WORK INSTRUCTIONS: Go through the entries below, tally each line with the string "basic", and give the final number by itself.

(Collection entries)
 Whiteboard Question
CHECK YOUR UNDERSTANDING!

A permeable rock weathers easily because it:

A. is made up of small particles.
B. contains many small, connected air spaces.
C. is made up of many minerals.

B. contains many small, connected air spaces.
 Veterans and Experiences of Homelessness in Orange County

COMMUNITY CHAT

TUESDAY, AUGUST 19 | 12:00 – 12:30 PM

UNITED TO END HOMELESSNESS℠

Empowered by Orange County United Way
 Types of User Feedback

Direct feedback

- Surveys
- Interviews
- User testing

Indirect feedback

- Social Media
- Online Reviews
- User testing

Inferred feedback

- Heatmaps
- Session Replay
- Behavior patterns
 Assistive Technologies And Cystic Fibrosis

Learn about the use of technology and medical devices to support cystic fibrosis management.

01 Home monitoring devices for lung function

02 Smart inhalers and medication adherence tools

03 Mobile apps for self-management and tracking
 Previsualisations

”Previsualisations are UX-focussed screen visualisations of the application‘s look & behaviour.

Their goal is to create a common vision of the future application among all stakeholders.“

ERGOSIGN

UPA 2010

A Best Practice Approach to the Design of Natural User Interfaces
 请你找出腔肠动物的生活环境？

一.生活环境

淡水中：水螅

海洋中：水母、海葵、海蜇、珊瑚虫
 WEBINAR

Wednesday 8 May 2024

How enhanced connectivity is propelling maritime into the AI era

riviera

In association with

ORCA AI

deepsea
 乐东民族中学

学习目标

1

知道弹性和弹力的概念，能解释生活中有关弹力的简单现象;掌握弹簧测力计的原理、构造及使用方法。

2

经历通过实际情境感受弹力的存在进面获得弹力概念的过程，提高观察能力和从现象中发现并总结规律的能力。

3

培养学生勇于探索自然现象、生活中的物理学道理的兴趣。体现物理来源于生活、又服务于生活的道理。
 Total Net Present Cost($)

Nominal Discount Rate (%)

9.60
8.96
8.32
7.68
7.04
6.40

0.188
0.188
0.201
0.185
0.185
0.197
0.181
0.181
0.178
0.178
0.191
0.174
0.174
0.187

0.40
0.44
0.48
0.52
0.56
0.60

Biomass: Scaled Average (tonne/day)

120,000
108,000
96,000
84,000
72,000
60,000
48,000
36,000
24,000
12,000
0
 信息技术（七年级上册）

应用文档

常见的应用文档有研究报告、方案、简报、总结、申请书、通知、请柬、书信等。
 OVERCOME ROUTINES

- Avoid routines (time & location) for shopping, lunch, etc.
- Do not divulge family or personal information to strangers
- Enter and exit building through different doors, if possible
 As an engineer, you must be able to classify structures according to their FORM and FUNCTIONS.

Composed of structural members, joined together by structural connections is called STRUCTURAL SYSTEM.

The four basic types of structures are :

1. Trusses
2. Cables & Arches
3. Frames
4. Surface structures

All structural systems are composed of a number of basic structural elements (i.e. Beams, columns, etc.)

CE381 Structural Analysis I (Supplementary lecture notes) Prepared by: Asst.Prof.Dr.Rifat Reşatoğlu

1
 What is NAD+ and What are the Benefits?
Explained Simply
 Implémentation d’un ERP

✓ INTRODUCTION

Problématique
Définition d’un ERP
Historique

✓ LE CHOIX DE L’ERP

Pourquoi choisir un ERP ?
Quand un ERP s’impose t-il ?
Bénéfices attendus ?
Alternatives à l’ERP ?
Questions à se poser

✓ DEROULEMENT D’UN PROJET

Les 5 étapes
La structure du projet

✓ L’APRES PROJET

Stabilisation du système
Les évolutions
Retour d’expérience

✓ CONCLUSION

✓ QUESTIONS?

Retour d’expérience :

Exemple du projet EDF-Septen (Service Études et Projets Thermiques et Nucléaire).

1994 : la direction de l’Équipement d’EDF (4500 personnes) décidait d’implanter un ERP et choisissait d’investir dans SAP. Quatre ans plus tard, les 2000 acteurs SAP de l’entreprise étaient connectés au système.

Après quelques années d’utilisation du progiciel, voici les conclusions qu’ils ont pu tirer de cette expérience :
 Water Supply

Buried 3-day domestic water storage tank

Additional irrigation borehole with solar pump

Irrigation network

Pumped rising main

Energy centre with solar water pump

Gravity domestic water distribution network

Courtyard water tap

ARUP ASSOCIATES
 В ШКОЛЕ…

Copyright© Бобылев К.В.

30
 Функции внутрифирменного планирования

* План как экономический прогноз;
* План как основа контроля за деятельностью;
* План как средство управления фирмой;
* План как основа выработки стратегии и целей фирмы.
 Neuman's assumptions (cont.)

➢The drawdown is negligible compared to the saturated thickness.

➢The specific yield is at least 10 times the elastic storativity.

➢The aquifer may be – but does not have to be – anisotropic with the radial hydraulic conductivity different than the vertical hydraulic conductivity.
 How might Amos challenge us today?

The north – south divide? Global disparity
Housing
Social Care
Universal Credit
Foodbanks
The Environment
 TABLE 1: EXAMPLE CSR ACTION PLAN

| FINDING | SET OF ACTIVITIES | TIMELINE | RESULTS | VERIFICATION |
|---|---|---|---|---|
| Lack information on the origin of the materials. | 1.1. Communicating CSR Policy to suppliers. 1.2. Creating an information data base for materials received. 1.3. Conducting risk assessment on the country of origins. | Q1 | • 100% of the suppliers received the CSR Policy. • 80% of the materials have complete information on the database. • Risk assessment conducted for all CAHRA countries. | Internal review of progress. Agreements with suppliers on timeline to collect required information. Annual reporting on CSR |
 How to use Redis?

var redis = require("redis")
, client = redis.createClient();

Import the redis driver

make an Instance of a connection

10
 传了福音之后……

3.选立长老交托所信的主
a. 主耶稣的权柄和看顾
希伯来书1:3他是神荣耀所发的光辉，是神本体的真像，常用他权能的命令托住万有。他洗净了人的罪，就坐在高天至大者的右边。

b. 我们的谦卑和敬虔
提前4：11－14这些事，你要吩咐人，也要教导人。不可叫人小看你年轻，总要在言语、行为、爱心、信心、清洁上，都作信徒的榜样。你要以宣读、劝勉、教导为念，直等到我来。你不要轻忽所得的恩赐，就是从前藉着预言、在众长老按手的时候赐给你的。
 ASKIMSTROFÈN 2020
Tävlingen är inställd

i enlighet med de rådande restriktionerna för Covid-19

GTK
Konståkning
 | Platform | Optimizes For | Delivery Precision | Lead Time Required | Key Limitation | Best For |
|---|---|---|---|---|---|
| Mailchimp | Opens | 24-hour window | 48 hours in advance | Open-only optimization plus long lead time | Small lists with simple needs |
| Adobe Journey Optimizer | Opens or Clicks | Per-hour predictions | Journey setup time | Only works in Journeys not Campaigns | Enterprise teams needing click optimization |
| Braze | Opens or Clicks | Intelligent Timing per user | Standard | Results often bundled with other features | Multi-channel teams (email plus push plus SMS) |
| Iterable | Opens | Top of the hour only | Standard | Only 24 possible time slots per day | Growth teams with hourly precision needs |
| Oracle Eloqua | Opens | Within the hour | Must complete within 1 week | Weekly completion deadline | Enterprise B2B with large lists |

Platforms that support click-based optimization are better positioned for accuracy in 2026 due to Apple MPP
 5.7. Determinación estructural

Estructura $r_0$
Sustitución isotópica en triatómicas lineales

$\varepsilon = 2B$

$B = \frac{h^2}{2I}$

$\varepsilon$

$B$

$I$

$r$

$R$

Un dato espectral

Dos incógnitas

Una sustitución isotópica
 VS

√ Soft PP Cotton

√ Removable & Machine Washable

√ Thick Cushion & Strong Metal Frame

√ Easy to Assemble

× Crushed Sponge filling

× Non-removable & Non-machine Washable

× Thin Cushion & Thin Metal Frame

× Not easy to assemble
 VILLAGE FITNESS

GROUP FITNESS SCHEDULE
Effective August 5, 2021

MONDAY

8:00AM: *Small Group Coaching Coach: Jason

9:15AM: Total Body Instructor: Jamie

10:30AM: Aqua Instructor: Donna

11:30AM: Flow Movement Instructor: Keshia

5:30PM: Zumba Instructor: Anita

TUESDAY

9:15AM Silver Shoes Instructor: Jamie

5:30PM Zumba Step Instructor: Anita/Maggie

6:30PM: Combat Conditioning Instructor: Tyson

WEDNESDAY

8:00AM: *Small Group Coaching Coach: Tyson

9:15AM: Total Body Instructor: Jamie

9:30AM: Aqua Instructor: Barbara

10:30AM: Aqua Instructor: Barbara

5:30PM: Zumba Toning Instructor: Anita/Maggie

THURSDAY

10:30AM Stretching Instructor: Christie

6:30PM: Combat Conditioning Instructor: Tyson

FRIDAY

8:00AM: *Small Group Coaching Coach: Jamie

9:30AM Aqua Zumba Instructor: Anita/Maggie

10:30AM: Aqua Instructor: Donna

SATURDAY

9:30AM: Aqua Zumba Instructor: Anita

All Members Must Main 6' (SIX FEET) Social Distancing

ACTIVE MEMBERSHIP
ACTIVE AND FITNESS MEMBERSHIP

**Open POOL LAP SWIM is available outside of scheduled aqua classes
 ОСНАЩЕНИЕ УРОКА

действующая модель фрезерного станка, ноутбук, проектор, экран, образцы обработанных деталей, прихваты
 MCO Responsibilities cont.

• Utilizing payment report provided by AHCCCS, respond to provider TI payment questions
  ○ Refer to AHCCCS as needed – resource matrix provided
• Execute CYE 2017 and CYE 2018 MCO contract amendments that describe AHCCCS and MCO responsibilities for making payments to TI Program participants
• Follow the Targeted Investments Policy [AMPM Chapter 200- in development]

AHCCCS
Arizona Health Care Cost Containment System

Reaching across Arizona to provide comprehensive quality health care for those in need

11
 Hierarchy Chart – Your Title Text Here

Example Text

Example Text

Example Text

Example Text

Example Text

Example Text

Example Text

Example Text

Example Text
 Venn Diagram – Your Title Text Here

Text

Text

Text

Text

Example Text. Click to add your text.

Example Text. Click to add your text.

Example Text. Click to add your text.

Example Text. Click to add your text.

TASK ANSWER: 2